### Text shown
In an early study of VGA, LVAs were present in 10% of patients with PAF
and 35% in those with PsAF (18). Data from the study by Kircher et al.
were broadly similar with LVAs being detected in 29% overall, with 18%
of patients with PAF and 41% of patients with PsAF (25). In contrast,
other studies have reported substantially higher prevalence of LVAs,
with nearly two-thirds of patients with PAF exhibiting LVAs (82,92) and
over 80% of patients with PsAF (79,89).
Differences in study cohorts beyond AF classification may have
contributed to such variation. However, reductions in atrial bipolar
voltage have been purported to be a surrogate for the adverse atrial
remodeling underpinning AF persistence and as such the lack of a
difference in the burden of LVAs between paroxysmal and persistent AF
within the same study, where the methods utilized for voltage mapping
would be consistent, is intriguing. Recent analyses of AF burden using
continuous ECG monitoring have highlighted that these clinical
classifications of AF type only loosely associate with AF burden, with
significant overlap in the time spent in AF between patients with
paroxysmal and persistent AF (93,94). This variability in AF burden may
be reflected in the extent of LVAs, and further endorse the need to more
patient-specific approaches to ablation.
While a small proportion of studies report presence of LVAs in the
majority of patients with PsAF, in most studies LVAs are recorded in
less than half of the study cohort. The absence of LVAs in such cases
may signify the absence of advanced remodeling where a standalone PVI
strategy may suffice. However, the absence of LVAs in such a sizeable
fraction of a cohort with sustained AF may conversely question the
sensitivity of LVAs, and/or the techniques utilized in defining them, in
characterizing the atrial substrate. Indeed, where the relationship of
conduction and voltage have been studied, not all regions of low voltage
were associated with conduction slowing and conversely some regions with
abnormal conduction properties displayed normal bipolar voltages (84).
Furthermore, approximately 30% of sites with high dominant frequency
activation are found in regions of normal voltage (79).
These issues highlight the challenges in delineating the atrial
substrate and perhaps representing this through voltage mapping in
isolation, particularly with the approaches utilized up to now, may not
do so with sufficient sensitivity and specificity. While ablation
targeting LVAs as an adjunct to PVI gains traction, it is essential to
note the significant paucity of data on precisely how voltage
measurements relate to adverse atrial remodeling in AF. In particular,
low voltage is generally considered to represent native atrial fibrosis,
however at present there is no histological data to support this
assertion. The myocardial fiber arrangement in the atrium is highly
complex with regional heterogeneity in fiber orientation and tissue
depth. Beyond this, the process of fibrosis has significant variability
in the pattern of deposition and degree of transmurality, and how this
affects voltage measurements is unclear. Added to this milieu is the
multi-faceted nature of the atrial substrate as described above. It is
unlikely that amongst the array of remodeling phenomena that have been
documented in AF, none other than fibrosis alters the recorded tissue
voltage. Therefore, while favorable outcomes have been reported in VGA
studies, many questions remain unanswered in assessing atrial voltage.

### What to work on
A. List every percentage figure that appears in the passage on low-voltage areas in atrial fibrillation, in the order given.
B. Reproduce the passage on low-voltage areas in atrial fibrillation word for word from "were broadly similar" to "with PsAF (79,89).".
C. According to the passage on low-voltage areas in atrial fibrillation, what share of sites with high dominant frequency activation lie in regions of normal voltage?

(Stored dataset items)
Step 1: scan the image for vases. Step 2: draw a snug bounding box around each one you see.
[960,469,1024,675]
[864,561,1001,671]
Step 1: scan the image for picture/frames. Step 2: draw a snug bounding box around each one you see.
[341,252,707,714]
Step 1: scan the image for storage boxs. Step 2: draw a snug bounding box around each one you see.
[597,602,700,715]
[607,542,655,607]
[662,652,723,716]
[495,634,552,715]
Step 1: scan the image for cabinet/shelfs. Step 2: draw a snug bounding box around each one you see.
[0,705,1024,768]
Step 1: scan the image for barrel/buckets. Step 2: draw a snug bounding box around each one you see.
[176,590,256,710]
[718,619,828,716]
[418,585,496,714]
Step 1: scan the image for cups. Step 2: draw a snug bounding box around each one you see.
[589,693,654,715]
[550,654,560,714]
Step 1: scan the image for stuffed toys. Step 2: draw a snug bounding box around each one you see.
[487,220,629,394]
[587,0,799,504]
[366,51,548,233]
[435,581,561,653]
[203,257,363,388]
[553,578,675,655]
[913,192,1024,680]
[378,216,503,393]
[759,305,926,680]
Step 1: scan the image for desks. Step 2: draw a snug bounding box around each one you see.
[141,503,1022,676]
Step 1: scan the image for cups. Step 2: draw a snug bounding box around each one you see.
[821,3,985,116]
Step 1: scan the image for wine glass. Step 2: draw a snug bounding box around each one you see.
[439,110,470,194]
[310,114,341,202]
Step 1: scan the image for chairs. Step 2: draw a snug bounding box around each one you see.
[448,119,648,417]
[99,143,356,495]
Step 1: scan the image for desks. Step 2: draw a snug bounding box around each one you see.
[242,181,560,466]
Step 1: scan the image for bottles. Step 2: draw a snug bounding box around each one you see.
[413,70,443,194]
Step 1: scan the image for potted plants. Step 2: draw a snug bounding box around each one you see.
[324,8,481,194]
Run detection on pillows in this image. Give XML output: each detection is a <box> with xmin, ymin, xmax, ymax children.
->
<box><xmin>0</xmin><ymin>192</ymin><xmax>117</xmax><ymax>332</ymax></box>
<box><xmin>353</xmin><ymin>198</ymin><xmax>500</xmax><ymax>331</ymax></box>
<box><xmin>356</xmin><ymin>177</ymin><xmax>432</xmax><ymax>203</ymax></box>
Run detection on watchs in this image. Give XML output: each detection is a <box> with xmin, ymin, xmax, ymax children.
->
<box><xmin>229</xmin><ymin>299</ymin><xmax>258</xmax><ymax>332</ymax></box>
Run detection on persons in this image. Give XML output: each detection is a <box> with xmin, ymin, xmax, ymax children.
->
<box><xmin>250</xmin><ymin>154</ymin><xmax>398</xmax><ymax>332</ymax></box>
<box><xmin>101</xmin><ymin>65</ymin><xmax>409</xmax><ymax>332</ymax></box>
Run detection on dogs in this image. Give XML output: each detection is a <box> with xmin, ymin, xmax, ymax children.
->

### Numbered answers
A. 10%, 35%, 29%, 18%, 41%, over 80%, approximately 30%

B.
were broadly similar with LVAs being detected in 29% overall, with 18%
of patients with PAF and 41% of patients with PsAF (25). In contrast,
other studies have reported substantially higher prevalence of LVAs,
with nearly two-thirds of patients with PAF exhibiting LVAs (82,92) and
over 80% of patients with PsAF (79,89).

C. Approximately 30%